BEGIN

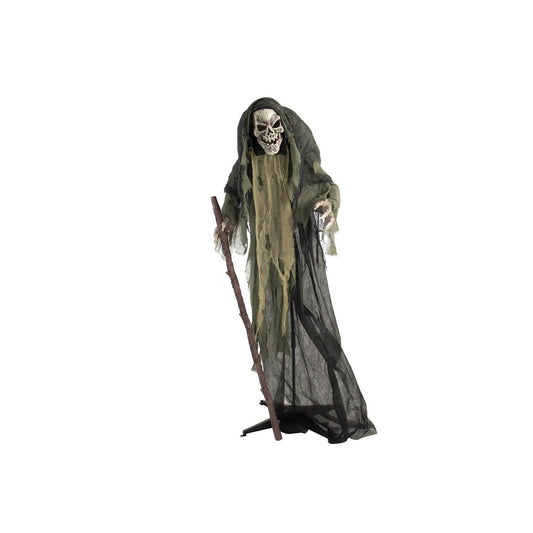 Haunted Hill Farm Life-Size Scary Skeleton Reaper Holding Staff, Halloween Animatronic with Touch Activated Lights and Sound, Battery Operated Indoor or Covered Outdoor Halloween Decorations for Home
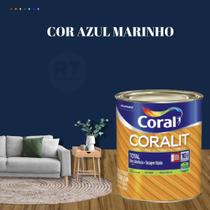 Tinta Esmalte Sintético Base Água Cor Azul 800ml Coral Coralit Total Zero Acetinado p/Madeiras e Metais e Pintura em Artesanato de MDF.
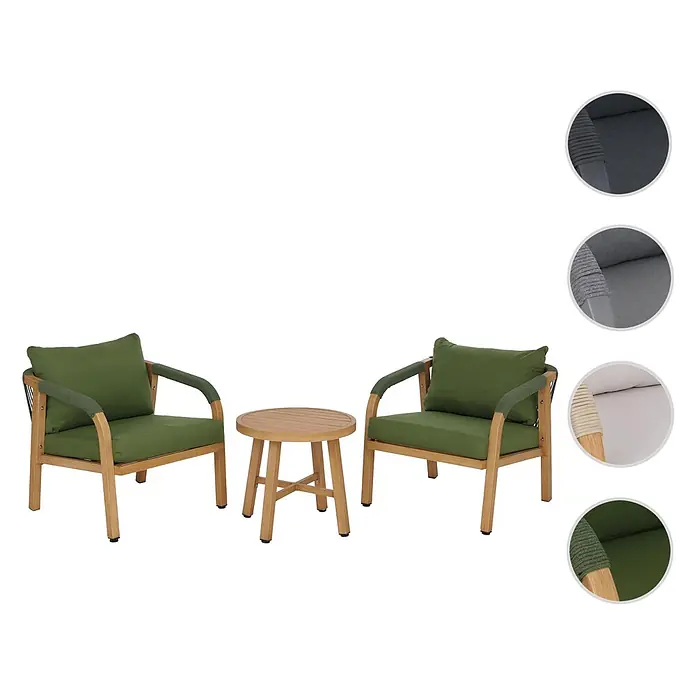 Mendler Loungemöbel-Set HWC-P82 - 3 -tlg., Metall, Holz-Optik olivgrün, Holz-Optik olivgrün - Outdoor-Lounge-Set mit zwei Holzsesseln, grünen Kissen, grün umwickelten Armlehnen und einem runden Holztisch.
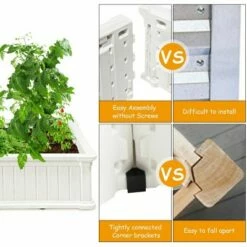 Costway 48.5'' Raised Garden Bed Square Plant Box Planter Flower Vegetable White 16 Costway 48.5'' Raised Garden Bed Square Plant Box Planter Flower Vegetable White -Cheap Planters Store unnamed file 600
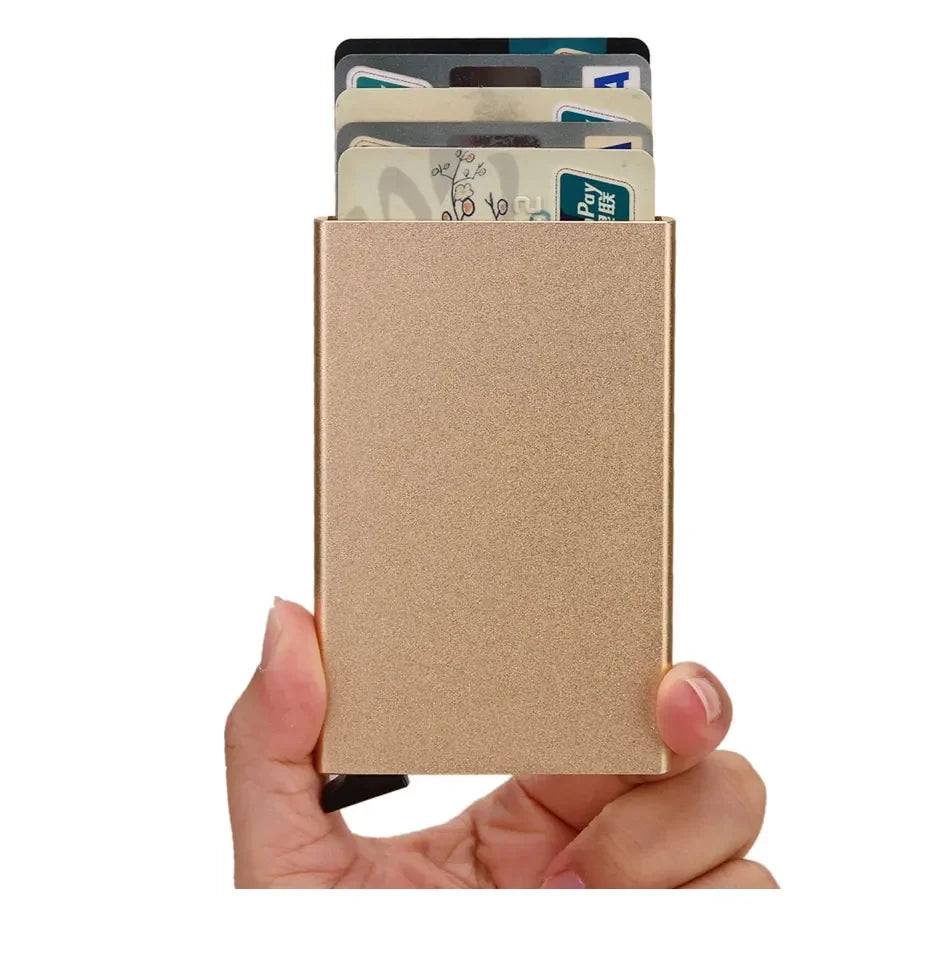 Rfid Credit Card Holder Metal Thin Slim Smart Wallet Men Women Wallets Pop Up Minimalist Small Black Purse Mini Walets for Men Beauty World Shop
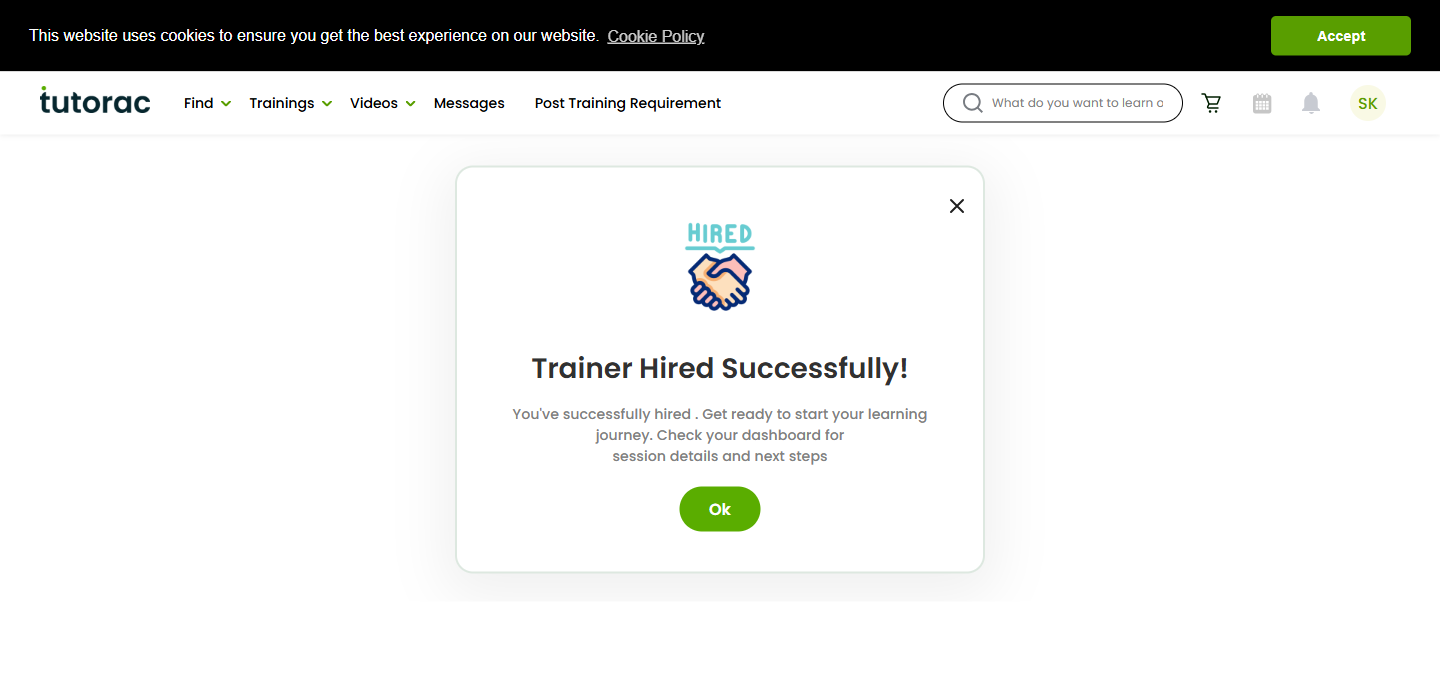 Trainer Hired Successfully confirmation page on Tutorac showing the hire request has been sent to the tutor.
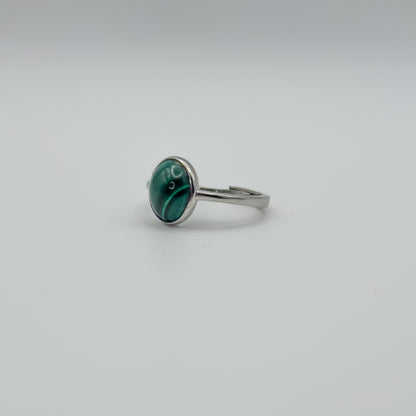 ANELLO CON MALACHITE OVALE IN ARGENTO 925 RODIATO - REGOLABILE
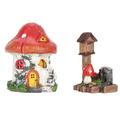 2024 2pcs Mushroom Fairy Garden House Waterproof Vivid Colorfast Mushroom House Decor Mailbox Statues for Lawn Flower Pots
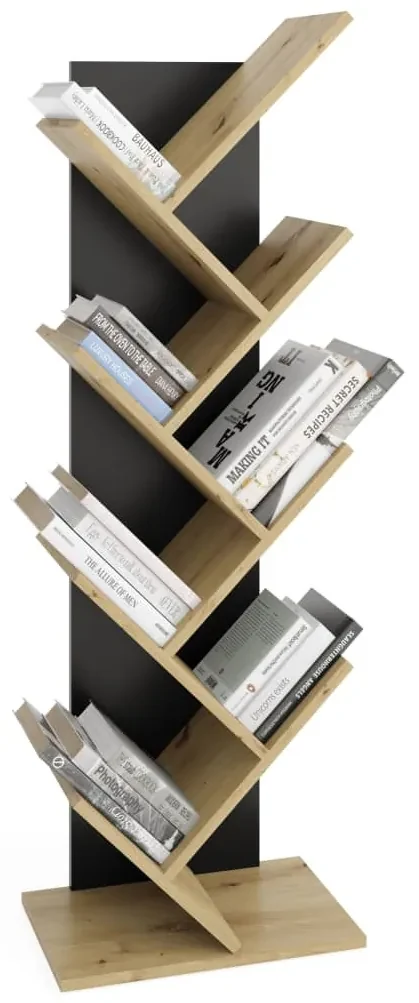 FMD Boekenplank staand geometrisch eikenkleurig en zwart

END

## Your assignment:
Output the full listing verbatim; pictures stay out.

## Result of the exercise:
 Haunted Hill Farm Life-Size Scary Skeleton Reaper Holding Staff, Halloween Animatronic with Touch Activated Lights and Sound, Battery Operated Indoor or Covered Outdoor Halloween Decorations for Home
 Tinta Esmalte Sintético Base Água Cor Azul 800ml Coral Coralit Total Zero Acetinado p/Madeiras e Metais e Pintura em Artesanato de MDF.
 Mendler Loungemöbel-Set HWC-P82 - 3 -tlg., Metall, Holz-Optik olivgrün, Holz-Optik olivgrün - Outdoor-Lounge-Set mit zwei Holzsesseln, grünen Kissen, grün umwickelten Armlehnen und einem runden Holztisch.
 Costway 48.5'' Raised Garden Bed Square Plant Box Planter Flower Vegetable White 16 Costway 48.5'' Raised Garden Bed Square Plant Box Planter Flower Vegetable White -Cheap Planters Store unnamed file 600
 Rfid Credit Card Holder Metal Thin Slim Smart Wallet Men Women Wallets Pop Up Minimalist Small Black Purse Mini Walets for Men Beauty World Shop
 Trainer Hired Successfully confirmation page on Tutorac showing the hire request has been sent to the tutor.
 ANELLO CON MALACHITE OVALE IN ARGENTO 925 RODIATO - REGOLABILE
 2024 2pcs Mushroom Fairy Garden House Waterproof Vivid Colorfast Mushroom House Decor Mailbox Statues for Lawn Flower Pots
 FMD Boekenplank staand geometrisch eikenkleurig en zwart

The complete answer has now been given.